Your objective ->
Pull out every line of the data below that contains the string "with". Matching is case-sensitive.

Entries shown ->
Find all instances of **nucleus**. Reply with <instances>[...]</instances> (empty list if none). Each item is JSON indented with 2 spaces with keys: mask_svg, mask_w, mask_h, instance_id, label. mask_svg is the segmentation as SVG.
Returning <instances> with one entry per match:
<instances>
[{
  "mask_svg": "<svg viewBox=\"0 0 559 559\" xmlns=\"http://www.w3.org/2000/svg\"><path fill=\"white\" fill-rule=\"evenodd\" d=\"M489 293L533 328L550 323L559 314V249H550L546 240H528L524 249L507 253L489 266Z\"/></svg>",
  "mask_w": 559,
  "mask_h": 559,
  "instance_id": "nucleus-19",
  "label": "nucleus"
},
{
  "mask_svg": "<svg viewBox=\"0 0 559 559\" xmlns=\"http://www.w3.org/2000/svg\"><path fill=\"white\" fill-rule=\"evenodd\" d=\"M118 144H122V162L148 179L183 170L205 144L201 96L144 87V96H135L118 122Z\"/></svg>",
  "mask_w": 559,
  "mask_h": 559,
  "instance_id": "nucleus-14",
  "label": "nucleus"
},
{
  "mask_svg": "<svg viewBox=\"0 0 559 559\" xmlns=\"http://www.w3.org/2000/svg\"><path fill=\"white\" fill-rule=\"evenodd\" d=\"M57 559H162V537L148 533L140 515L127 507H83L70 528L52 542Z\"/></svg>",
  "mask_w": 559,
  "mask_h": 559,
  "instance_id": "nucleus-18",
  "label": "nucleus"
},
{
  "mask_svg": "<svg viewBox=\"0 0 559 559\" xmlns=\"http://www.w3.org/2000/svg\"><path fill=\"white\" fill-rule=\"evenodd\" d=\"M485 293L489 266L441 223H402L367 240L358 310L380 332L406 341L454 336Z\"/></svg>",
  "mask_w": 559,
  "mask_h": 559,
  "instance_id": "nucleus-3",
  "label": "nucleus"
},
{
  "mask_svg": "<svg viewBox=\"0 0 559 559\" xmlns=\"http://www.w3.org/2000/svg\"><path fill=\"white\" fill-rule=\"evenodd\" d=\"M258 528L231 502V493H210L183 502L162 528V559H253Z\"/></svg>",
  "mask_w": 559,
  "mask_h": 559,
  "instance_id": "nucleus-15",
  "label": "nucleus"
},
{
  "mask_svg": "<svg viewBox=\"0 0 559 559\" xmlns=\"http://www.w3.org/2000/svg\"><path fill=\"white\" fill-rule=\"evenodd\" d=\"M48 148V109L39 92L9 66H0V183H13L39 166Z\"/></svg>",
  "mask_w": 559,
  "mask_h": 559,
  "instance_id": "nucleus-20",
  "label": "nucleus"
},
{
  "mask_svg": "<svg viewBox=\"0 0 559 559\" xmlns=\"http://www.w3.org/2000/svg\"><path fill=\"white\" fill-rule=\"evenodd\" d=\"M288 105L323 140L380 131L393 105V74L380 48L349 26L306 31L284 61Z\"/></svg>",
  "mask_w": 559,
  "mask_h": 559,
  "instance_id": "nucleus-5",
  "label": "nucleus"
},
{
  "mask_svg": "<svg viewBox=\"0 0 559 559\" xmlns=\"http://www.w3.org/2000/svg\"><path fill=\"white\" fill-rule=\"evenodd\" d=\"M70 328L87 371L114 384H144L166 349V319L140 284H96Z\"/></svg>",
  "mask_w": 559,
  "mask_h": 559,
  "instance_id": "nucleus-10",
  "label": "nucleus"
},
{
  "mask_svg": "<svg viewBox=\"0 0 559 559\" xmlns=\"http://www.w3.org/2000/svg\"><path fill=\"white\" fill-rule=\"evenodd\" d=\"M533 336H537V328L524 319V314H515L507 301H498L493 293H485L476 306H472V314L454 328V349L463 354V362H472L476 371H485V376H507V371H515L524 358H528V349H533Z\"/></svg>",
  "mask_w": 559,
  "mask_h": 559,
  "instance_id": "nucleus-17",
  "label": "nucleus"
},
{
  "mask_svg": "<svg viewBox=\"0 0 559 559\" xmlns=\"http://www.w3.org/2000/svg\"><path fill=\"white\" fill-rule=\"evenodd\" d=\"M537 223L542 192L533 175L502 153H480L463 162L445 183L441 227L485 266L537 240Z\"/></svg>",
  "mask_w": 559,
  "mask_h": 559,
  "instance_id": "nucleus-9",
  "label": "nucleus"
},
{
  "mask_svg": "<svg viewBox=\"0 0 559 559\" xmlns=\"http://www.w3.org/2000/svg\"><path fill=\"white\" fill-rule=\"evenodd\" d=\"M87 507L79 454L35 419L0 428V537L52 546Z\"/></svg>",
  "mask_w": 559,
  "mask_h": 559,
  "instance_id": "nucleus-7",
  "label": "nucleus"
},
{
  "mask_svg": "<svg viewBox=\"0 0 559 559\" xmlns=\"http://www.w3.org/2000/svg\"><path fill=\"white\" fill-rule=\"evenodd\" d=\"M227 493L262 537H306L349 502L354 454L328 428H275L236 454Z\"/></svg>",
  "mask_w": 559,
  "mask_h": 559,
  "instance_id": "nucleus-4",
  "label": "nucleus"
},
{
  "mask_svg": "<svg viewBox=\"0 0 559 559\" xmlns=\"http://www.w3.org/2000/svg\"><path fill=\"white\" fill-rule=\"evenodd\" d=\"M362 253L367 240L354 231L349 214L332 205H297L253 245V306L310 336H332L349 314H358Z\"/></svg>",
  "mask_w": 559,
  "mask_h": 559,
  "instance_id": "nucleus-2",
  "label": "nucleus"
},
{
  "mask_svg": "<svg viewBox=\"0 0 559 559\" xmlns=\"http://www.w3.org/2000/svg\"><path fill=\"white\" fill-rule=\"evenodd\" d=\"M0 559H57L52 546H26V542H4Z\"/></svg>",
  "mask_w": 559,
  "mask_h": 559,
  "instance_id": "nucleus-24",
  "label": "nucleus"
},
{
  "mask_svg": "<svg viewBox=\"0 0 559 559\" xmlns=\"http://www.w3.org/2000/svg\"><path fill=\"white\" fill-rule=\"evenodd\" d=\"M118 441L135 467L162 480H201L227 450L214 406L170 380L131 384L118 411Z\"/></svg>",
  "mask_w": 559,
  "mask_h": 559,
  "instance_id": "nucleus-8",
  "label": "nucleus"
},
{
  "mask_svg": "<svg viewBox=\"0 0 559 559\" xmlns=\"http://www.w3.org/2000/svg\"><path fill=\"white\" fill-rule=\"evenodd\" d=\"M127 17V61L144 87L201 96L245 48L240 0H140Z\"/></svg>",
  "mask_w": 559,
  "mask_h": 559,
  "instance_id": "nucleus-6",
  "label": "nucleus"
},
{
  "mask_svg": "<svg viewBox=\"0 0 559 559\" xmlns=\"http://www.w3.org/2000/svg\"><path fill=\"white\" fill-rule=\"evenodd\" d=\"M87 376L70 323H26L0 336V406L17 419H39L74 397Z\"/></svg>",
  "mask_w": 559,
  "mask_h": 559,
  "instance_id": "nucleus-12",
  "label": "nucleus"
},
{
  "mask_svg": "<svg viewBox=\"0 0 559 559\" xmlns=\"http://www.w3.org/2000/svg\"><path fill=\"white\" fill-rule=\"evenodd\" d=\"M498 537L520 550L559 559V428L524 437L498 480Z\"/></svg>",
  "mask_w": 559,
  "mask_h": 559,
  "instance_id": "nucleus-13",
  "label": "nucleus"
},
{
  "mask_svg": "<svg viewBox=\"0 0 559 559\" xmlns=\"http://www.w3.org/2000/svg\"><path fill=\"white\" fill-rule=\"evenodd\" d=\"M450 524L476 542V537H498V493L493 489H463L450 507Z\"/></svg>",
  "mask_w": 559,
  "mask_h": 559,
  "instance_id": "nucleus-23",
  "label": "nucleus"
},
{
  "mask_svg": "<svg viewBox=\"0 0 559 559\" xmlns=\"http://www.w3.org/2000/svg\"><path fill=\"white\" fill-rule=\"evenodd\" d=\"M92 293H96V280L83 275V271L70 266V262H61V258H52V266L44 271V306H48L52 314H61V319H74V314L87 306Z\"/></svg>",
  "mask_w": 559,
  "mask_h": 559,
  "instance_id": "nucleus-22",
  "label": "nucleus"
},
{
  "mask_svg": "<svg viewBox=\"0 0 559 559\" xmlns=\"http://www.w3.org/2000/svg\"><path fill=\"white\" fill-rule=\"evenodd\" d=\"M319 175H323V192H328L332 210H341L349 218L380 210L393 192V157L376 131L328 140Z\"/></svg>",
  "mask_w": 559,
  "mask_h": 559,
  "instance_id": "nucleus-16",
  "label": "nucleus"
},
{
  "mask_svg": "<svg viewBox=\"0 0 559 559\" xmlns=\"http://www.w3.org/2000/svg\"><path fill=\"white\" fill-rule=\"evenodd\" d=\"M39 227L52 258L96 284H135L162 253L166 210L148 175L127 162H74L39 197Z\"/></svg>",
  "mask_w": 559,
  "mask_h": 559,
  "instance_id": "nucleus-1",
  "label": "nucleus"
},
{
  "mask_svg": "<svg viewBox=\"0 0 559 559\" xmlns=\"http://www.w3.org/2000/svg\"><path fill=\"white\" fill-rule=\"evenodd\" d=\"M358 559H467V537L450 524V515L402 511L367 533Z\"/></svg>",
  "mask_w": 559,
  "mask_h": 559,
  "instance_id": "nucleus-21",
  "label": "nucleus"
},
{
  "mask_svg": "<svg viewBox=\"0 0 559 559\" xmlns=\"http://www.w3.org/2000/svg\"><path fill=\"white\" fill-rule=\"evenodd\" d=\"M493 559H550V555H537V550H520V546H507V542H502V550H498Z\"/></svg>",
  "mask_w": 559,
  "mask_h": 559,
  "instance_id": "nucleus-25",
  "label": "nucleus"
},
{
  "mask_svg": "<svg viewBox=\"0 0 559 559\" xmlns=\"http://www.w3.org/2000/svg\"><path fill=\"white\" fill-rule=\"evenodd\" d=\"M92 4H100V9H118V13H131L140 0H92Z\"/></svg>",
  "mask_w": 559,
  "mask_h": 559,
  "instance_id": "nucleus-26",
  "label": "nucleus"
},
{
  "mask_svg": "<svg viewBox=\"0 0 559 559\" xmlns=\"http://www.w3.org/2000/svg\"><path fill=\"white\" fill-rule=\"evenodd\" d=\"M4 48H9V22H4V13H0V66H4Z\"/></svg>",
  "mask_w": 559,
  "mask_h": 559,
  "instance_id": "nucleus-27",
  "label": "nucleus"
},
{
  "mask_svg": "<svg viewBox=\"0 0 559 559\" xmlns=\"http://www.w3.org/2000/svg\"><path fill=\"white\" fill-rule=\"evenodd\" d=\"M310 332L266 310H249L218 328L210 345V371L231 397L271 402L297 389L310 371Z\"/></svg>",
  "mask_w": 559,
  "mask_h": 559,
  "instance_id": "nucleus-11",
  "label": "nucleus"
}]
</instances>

Answer ->
Find all instances of **nucleus**. Reply with <instances>[...]</instances> (empty list if none). Each item is JSON indented with 2 spaces with keys: mask_svg, mask_w, mask_h, instance_id, label. mask_svg is the segmentation as SVG.
Returning <instances> with one entry per match:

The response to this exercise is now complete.